Сотни тысяч экземпляров автобиографии, написанной маленькой Терезой Мартэн, разошлись по свету, а ее изображение за один только год - с 1915 до 1916 - было отпечатано в четырех миллионах экземпляров.
В годы двух мировых войн к ней прибегало за помощью и утешением множество людей на полях сражений и в концлагерях.
Ее называли "самой любимой девушкой на земле".
Уже до канонизации ей приписывали 4000 чудес. Она сама обещала: "Если мои желания будут исполнены, мое небо обратится на землю вплоть до конца света. Я хочу с неба делать добро на земле". И с удивительной простотой она предсказала: "Я знаю, что весь мир будет меня любить".
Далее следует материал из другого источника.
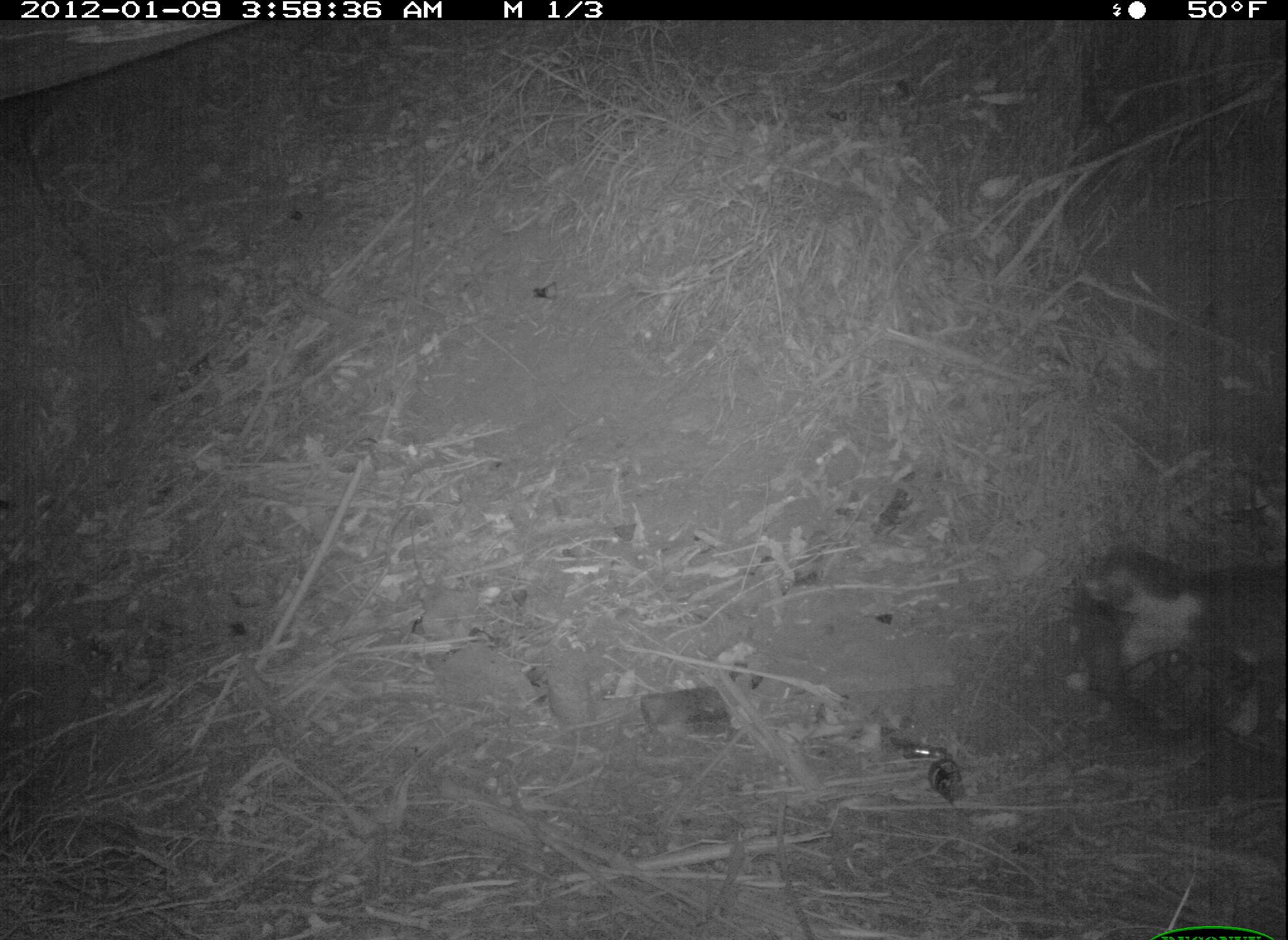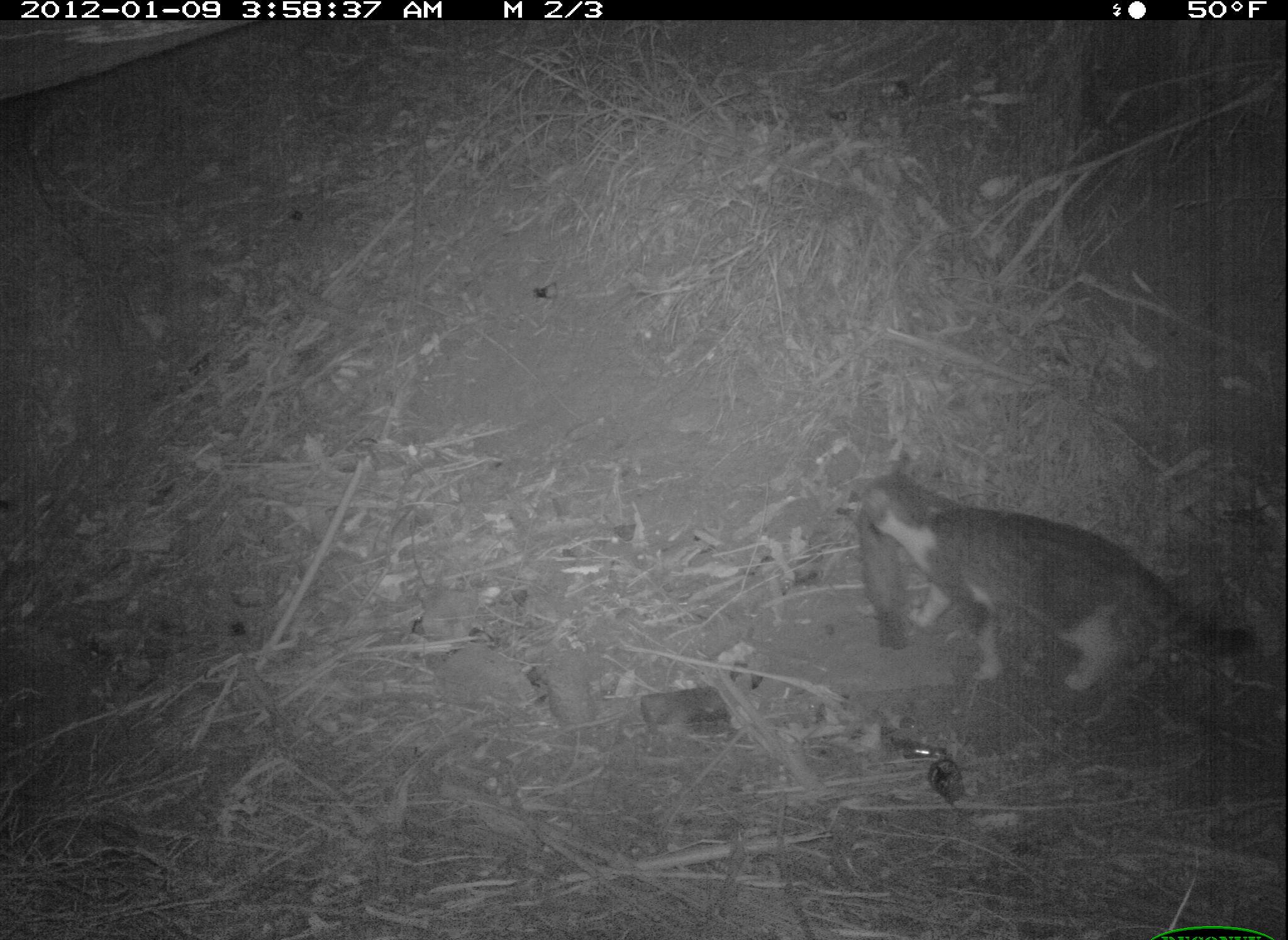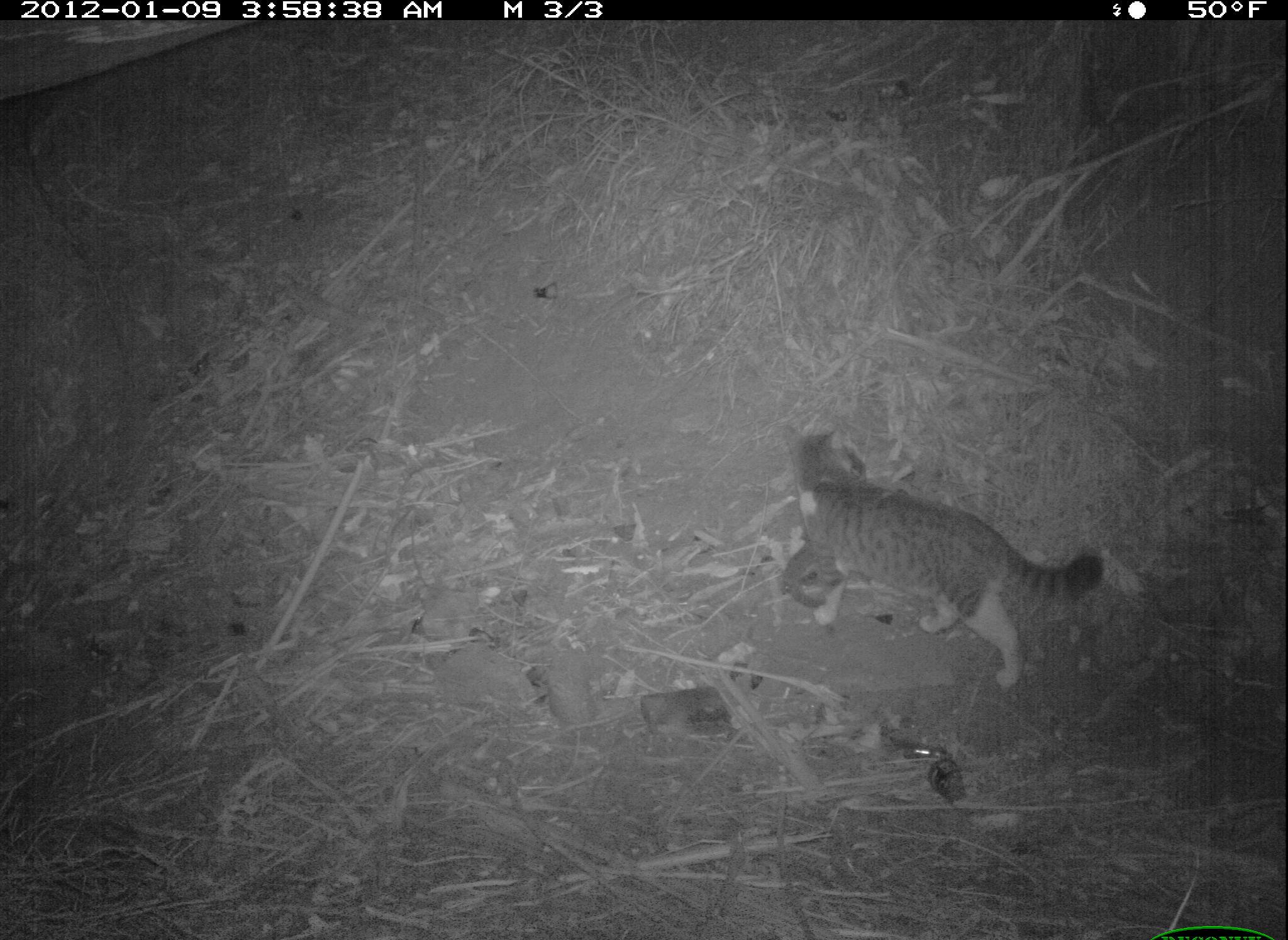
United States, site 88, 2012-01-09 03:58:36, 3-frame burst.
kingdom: Animalia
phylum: Chordata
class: Mammalia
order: Carnivora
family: Felidae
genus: Felis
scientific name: Felis catus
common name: cat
Cat (Felis catus).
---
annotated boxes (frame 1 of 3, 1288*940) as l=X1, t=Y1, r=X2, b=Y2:
cat: l=1042, t=525, r=1283, b=812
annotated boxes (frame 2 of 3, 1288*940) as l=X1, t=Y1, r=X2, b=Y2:
cat: l=811, t=443, r=1277, b=738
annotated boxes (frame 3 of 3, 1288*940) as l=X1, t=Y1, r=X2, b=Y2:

Что же произошло? Некоторые современные богословы и ученые пребывают в растерянности. Они спрашивают себя, не обязана ли Тереза своей славой недоразумению: кажется, что она неожиданно показала слишком легкий, улыбчивый, домашний путь к святости; кажется, что она одним ударом опрокинула древнее здание героической святости, невозможной для простых верующих, ради повседневной святости, состоящей из мелочей и розовых лепестков, рассыпанных над Распятием или перед Святейшим Таинством, как когда-то рассыпали их дети во время процессии Тела Господня.